BRIEF. Using the records below, locate all lines containing "Outdoor" and return them.

--- ENTRIES SUPPLIED Enclosed Below ---

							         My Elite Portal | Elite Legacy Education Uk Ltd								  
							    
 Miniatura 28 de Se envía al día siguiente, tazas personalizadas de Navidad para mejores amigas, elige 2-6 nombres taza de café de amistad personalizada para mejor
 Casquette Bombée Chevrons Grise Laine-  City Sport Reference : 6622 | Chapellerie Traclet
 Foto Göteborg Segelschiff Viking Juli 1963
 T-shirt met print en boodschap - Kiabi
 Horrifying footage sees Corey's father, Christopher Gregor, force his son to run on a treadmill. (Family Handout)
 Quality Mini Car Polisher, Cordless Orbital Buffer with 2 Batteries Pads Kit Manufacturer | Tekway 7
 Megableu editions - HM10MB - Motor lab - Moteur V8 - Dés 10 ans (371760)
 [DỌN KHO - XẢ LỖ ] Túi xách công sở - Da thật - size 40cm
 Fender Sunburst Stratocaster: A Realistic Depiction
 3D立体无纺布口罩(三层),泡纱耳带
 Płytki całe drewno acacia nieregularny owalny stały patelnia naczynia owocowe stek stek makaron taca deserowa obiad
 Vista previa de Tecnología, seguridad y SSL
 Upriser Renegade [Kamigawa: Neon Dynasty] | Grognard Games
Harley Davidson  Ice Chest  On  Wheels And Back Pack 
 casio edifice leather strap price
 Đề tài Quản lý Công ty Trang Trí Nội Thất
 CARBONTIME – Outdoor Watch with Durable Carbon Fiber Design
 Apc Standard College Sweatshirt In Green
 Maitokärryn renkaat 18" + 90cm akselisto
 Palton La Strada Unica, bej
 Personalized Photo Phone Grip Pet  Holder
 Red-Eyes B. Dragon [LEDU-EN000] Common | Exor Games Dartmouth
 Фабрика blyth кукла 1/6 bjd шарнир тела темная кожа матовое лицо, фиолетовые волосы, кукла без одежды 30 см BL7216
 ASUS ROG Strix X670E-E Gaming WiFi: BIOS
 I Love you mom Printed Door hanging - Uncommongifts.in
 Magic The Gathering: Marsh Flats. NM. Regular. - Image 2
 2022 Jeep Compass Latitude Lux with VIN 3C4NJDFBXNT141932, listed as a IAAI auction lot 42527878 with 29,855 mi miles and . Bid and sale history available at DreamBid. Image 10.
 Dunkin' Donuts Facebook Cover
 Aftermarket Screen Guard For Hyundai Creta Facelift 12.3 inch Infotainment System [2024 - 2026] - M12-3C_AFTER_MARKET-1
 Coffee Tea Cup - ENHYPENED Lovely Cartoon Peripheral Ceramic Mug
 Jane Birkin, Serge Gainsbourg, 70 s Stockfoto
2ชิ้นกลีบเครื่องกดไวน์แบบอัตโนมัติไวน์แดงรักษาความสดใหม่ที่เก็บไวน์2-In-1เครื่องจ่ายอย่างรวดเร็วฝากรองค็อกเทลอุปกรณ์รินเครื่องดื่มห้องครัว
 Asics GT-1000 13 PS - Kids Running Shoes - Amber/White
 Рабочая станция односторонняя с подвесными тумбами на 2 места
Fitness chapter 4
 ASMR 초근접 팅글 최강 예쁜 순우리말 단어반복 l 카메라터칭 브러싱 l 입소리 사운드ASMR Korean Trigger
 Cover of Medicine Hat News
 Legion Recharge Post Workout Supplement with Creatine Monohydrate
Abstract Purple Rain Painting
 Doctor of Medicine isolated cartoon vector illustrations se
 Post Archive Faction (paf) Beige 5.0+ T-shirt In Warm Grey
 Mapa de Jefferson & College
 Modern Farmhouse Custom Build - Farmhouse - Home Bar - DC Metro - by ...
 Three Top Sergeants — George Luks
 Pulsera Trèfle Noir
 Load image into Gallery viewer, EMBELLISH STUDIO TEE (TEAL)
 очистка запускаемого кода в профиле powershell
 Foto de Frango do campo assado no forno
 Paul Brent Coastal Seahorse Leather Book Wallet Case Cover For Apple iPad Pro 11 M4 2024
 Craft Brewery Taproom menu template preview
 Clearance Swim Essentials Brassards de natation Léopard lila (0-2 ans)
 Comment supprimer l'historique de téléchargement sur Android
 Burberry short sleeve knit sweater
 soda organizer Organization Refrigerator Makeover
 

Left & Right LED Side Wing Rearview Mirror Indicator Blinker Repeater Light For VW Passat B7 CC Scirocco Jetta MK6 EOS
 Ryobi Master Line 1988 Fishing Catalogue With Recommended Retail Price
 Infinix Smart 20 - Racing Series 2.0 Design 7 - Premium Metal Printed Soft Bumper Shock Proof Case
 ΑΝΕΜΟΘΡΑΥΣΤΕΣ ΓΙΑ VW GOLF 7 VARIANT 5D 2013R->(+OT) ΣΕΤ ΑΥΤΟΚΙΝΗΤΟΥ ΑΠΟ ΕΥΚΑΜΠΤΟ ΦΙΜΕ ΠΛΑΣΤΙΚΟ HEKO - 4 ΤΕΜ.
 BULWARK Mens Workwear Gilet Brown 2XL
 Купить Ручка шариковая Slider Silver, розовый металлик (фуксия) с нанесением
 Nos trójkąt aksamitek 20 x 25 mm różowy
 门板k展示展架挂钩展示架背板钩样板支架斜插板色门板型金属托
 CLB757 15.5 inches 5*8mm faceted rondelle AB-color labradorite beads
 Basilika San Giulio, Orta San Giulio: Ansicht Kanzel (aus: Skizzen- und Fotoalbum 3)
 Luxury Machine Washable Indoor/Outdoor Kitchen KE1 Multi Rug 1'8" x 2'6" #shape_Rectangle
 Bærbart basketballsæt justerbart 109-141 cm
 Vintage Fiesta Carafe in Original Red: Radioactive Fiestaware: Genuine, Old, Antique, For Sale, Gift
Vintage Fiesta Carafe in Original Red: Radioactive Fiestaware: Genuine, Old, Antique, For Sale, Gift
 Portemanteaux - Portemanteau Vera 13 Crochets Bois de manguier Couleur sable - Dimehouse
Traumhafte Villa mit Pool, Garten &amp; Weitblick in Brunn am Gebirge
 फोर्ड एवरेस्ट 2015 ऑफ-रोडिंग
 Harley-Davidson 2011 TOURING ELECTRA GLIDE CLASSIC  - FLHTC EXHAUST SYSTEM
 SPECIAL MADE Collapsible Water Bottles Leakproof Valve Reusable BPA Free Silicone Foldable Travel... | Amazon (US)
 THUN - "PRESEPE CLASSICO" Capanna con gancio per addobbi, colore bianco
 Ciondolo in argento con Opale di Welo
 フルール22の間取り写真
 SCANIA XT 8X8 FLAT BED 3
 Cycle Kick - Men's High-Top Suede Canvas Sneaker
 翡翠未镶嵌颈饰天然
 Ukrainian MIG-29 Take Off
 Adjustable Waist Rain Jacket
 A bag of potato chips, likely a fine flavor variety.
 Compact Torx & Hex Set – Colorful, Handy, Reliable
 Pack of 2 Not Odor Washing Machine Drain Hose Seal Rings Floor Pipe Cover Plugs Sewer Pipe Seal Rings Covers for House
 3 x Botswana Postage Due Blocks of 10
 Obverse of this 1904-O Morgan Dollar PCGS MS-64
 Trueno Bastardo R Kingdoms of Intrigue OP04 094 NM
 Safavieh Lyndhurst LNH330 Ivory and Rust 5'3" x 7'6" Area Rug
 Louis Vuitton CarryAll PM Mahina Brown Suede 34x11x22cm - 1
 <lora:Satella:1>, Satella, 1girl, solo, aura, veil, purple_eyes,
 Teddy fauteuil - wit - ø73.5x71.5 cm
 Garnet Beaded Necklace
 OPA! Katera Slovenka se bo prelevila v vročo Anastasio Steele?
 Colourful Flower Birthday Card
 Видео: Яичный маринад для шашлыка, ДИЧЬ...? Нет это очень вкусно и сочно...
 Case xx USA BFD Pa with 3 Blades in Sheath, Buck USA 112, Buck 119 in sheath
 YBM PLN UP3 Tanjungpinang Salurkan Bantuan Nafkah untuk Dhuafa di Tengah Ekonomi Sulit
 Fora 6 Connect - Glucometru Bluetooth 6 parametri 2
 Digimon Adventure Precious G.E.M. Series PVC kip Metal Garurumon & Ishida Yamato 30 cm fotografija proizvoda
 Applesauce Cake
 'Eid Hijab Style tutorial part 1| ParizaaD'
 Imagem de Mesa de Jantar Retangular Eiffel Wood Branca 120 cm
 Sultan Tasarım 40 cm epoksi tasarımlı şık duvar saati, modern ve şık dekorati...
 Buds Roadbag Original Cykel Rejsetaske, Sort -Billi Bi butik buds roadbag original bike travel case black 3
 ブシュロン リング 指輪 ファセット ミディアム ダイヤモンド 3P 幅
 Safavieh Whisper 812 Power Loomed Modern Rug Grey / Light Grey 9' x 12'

--- End of Enclosed ENTRIES SUPPLIED ---

ANSWER FOR THIS EXERCISE.
 CARBONTIME – Outdoor Watch with Durable Carbon Fiber Design
 Luxury Machine Washable Indoor/Outdoor Kitchen KE1 Multi Rug 1'8" x 2'6" #shape_Rectangle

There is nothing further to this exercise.